Input The input file for correct is one FLTNC file:
<movie>.fltnc.bam
Output The following output files of correct contain reads with corrected cell barcodes:
<prefix>.bam
<prefix>.bam.pbi
Example: $ isoseq correct –barcodes barcode_set.txt fltnc.bam fltnc.corrected.bam
Common single-cell whitelist (e.g. 10x whitelist for 3’ kit) can be found in the MAS-Seq dataset.
Step 6 - Deduplication
This step performs PCR deduplication via clustering by UMI and cell barcodes (if available).
We provide two methods: dedup and groupdedup. It is recommended to use groupdedup for most cases.

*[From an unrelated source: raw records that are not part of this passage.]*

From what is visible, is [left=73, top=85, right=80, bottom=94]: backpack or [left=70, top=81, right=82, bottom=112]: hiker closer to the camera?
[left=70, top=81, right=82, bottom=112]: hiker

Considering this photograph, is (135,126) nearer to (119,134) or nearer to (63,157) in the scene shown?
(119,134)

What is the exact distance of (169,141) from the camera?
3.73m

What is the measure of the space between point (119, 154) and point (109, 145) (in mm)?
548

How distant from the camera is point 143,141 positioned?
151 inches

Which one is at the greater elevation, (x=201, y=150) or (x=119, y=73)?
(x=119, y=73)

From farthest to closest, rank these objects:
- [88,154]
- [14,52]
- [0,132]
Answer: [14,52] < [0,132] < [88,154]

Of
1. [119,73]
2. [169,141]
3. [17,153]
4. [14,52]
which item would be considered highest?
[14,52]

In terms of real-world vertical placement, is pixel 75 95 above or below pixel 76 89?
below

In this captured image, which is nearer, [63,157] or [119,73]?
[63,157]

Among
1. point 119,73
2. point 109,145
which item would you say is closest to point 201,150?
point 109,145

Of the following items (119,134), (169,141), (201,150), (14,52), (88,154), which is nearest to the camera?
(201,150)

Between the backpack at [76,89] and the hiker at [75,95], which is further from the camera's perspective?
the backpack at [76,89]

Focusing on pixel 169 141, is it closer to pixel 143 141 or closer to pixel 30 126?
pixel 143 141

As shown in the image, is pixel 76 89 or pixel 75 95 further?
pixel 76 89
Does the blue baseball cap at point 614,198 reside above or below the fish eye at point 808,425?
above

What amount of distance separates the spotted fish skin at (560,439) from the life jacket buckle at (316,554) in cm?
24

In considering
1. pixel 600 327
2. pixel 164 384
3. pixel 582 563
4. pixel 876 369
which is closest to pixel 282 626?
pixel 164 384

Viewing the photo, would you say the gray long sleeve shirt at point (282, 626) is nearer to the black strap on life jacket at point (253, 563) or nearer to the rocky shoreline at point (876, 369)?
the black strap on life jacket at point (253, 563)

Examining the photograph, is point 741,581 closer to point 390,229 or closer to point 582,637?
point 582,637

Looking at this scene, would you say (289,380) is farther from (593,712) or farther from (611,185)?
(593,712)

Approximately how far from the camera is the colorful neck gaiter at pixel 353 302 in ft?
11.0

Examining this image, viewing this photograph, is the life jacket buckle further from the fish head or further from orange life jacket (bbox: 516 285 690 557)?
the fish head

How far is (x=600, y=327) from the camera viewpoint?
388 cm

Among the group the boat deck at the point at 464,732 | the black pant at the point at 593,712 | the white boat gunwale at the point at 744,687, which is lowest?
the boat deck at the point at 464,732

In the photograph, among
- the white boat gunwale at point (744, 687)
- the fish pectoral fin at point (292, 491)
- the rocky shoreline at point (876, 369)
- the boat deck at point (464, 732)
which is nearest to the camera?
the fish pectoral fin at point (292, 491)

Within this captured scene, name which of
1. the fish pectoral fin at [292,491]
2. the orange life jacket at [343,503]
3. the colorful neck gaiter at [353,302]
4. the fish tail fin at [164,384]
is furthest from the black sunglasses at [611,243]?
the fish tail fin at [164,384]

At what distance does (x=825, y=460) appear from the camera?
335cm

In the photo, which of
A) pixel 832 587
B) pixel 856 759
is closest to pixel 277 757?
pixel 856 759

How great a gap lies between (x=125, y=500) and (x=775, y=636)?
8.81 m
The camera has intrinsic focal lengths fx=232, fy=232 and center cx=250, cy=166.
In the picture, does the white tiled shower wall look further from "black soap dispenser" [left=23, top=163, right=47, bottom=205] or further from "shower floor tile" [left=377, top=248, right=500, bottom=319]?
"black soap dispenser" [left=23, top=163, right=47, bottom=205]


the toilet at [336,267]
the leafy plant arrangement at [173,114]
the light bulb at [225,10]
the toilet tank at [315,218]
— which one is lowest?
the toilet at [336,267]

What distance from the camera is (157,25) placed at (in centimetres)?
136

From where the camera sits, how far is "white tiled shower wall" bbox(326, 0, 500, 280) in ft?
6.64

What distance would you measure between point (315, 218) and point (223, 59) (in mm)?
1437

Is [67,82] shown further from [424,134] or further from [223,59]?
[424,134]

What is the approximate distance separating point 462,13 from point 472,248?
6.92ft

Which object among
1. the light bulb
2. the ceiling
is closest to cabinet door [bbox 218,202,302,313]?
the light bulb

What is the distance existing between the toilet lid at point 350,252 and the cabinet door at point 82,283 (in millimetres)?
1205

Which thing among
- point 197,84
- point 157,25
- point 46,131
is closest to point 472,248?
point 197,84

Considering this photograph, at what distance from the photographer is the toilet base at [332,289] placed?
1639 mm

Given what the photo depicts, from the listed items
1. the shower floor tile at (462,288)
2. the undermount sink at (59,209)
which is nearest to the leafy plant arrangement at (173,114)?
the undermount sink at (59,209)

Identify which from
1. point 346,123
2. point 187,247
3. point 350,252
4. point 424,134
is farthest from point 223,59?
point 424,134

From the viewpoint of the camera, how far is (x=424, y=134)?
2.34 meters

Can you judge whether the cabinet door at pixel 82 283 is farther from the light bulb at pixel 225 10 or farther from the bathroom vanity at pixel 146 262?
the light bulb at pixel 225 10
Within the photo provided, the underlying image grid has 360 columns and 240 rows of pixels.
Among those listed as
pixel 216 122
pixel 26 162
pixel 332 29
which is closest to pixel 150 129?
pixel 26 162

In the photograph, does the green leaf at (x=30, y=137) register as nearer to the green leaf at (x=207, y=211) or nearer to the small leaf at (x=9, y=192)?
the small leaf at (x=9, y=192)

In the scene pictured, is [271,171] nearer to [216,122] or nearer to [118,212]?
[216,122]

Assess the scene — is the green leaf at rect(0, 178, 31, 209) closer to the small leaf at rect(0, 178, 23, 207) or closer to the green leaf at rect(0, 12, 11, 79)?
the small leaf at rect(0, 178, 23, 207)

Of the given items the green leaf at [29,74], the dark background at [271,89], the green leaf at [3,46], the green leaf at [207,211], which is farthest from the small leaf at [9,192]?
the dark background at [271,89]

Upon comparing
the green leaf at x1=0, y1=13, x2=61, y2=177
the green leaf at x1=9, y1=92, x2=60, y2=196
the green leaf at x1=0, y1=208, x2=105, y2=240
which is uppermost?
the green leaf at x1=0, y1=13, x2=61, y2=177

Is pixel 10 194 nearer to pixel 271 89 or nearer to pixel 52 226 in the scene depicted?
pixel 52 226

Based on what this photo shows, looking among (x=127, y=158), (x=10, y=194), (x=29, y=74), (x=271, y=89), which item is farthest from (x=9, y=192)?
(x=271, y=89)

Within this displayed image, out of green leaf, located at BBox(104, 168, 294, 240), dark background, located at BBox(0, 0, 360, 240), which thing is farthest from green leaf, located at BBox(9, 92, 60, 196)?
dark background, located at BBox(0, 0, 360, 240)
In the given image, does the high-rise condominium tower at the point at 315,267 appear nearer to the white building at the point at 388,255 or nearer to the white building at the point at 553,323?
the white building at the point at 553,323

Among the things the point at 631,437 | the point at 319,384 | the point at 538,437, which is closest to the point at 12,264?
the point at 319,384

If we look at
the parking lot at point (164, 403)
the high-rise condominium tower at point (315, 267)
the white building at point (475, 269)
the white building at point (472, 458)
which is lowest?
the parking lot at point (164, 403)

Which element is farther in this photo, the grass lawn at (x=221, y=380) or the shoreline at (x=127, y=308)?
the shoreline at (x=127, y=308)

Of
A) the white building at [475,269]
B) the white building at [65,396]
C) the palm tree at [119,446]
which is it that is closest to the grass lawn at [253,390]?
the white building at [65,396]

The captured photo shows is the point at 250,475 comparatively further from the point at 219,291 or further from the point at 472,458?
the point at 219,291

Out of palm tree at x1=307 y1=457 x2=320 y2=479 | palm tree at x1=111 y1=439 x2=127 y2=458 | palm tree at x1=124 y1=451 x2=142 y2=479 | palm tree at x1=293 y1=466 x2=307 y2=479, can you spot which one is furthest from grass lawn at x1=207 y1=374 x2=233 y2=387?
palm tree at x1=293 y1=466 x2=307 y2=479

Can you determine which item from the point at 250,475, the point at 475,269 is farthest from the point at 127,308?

They perform nearly identical functionality. The key difference is that groupdedup only deduplicates reads sharing a cell barcode and groupdedup requires both barcode correction with the correct tool and sorting by cell barcode (tag “CB”). (Sorting a BAM by cell barcode may be efficiently accomplished by samtools sort -t CB
.)
This is because sequencing errors introduce erroneous barcodes, yielding spurious reads. dedup allows for barcode errors through pairwise barcode alignment, but groupdedup assumes that barcodes are correct. Performing this correction step allows this faster groupdedup step to reasonably make this assumption while also allowing for mismatches using the index.
This can provide over 200x speed-ups, as well as substantially reducing RAM requirements.
If the rc
tag added by correct is present in the input, groupdedup and dedup will filter the output to only include real cells. This can be turned off using ` –keep-non-real-cells`.
After deduplication, dedup and groupdedup generate one consensus sequence per founder molecule, using a QV guided consensus.
For more details, visit the dedup FAQ.
NOTE: isoseq dedup
is replaced by isoseq groupdedup
Input The input file for isoseq groupdedup
is one FLTNC file, sorted by cell barcode (CB
) tag: <movie>.fltnc.corrected.sorted.bam
Output The following output files of isoseq groupdedup
contain polished isoforms:
<prefix>.bam
<prefix>.bam.pbi
Example:
$ samtools sort -t CB fltnc.corrected.bam -o fltnc.corrected.sorted.bam
$ isoseq groupdedup fltnc.corrected.sorted.bam dedup.bam
What to do after deduplication
After obtaining deduplicated reads, follow the rest of the recommended single-cell Iso-Seq workflow, which continues on with mapping, collapse, and transcript classification.